Hunting For Insecure Amazon S3 Buckets

Breaches caused by insecurely-configured Amazon S3 buckets are not new. Researchers have been sounding the alarm since 2013. However, S3-related breaches continue to make the news. Last Friday (20170901), researchers announced the discovery of records for four million Time Warner Cable customers due to an improperly secured Amazon S3 bucket.

Amazon has been proactive in raising awareness of this issue. However, the problem persists, and is widespread.

Let’s be clear: The problem here isn’t just one of potential exposure of PII. The amazonaws.com domain, which is used to access files stored in S3, is often allowed through firewalls and proxies. A publicly-accessible bucket doesn’t just provide attackers with the ability to copy files from the bucket. It also allows for the modification of existing files, or the uploading of new files.

This presents two dangers: First, it appears that some web content is hosted or staged in S3. If an attacker can modify this content, he can introduce malicious code, change the content of websites, etc. Second, given the trust shown to the amazonaws.com domain, an attacker could conceivably host malware in a vulnerable S3 bucket and leverage it during a phishing campaign, use it as a staging area for attacks, and so forth.

Further, it’s not enough that you secure your S3 buckets. If your bucket was publicly-accessible at one point, it’s likely cached or archived. As Rapid7 points out in the above-referenced article, Google dorks such as:

site:s3.amazonaws.com filetype:xls password

work just fine, even if the bucket is currently secure. Other archival sites would similarly have copies of data from your once-public bucket as well.

To facilitate my own research, and to help assess the exposure of clients, I developed and made available from GitHub some simple python code designed to take a string or domain as input and perform a check to determine the status of the S3 bucket.

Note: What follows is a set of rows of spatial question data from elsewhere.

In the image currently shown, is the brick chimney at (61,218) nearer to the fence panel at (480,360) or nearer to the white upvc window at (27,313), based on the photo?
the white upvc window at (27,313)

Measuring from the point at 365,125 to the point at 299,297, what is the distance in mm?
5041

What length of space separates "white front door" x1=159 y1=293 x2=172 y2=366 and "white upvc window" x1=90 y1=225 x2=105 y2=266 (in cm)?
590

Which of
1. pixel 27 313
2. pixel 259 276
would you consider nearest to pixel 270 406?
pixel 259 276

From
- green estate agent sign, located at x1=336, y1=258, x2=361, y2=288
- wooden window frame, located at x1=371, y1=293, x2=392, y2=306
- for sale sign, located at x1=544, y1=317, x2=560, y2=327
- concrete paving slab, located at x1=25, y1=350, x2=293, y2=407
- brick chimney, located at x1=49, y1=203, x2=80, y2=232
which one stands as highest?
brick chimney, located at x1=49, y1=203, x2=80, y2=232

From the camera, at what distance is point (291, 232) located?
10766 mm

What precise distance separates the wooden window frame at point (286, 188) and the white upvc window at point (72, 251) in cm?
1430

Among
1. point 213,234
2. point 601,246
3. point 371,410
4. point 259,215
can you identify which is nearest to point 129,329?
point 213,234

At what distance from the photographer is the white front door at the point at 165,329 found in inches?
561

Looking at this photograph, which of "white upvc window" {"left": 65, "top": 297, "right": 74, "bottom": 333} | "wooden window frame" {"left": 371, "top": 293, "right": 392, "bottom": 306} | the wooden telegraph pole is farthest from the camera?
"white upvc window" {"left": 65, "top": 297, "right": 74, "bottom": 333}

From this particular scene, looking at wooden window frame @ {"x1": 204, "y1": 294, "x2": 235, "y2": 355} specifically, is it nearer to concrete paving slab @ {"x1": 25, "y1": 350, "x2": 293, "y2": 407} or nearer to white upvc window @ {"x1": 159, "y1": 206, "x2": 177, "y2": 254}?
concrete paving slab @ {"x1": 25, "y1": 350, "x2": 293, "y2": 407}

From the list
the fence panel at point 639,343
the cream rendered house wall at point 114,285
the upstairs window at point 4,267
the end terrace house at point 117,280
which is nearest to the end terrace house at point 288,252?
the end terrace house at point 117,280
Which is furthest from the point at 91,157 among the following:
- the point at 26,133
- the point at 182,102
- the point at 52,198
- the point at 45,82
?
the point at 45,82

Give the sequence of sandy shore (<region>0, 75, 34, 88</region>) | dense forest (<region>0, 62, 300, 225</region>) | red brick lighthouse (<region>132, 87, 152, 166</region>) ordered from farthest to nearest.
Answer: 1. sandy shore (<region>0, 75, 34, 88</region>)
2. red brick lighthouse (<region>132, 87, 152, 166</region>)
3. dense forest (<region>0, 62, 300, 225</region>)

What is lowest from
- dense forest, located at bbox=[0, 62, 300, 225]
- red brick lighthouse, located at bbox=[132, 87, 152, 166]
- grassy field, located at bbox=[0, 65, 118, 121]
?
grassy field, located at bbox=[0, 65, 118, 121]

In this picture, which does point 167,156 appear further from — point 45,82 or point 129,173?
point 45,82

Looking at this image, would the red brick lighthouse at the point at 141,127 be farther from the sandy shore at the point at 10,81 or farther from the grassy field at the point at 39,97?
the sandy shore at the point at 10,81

Example 1: Working with strings

In the image below, I am checking for the existence of an S3 bucket named example. The code checks that exact string, and several variants, and returns lines containing the result followed by the string tested.

Possible results are:

None: The bucket doesn’t exist
Secure: The bucket exists, but is inaccessible
Redirect: The bucket exists, but refers us to a different URL
BadName: The name violates Amazon’s restrictions
BINGO!: The bucket exists and is publicly accessible

The code will only check for variants if a non-404 status is returned. I tested it with and without this restriction, and the number of buckets that exist in variant form when the base string doesn’t exist is so small as to make this not worth the time necessary to perform the checks, particularly when checking against large lists.

Example 2: Working with domains

In the next image, I use the code to check for the existence of buckets based on the example.com domain. As you can see, the output is a bit longer, because the code performs some additional transformations, including:

Checking for the string represented by the leftmost label of the domain
Checking for the existence of a bucket based on certain subdomains (www and s3)
Checking for variants as above

As you can see, we are successful: example.com-production exists and is publicly accessible. Were we to install the awscli toolkit via pip install awscli --upgrade --user, we could then manipulate the data found there.

Typical usage

In practice, I use the tool to cycle through a list of domain names for which a client is responsible, to determine whether any relevant buckets exist, and whether they’re accessible. However, the tool could also be used to programmatically monitor the status of one or more buckets and alert when that status changes.

The code is by no means complex. But it is certainly useful. One could feed it, say, the top thousand or so names from the Alexa Top 1 Million list, and work with any exposed organizations to help them secure their data. One could also proactively scan their web proxy logs or DNS query logs for S3-related traffic, extract names, and perform checks to ensure the buckets in use in your environment are properly secured.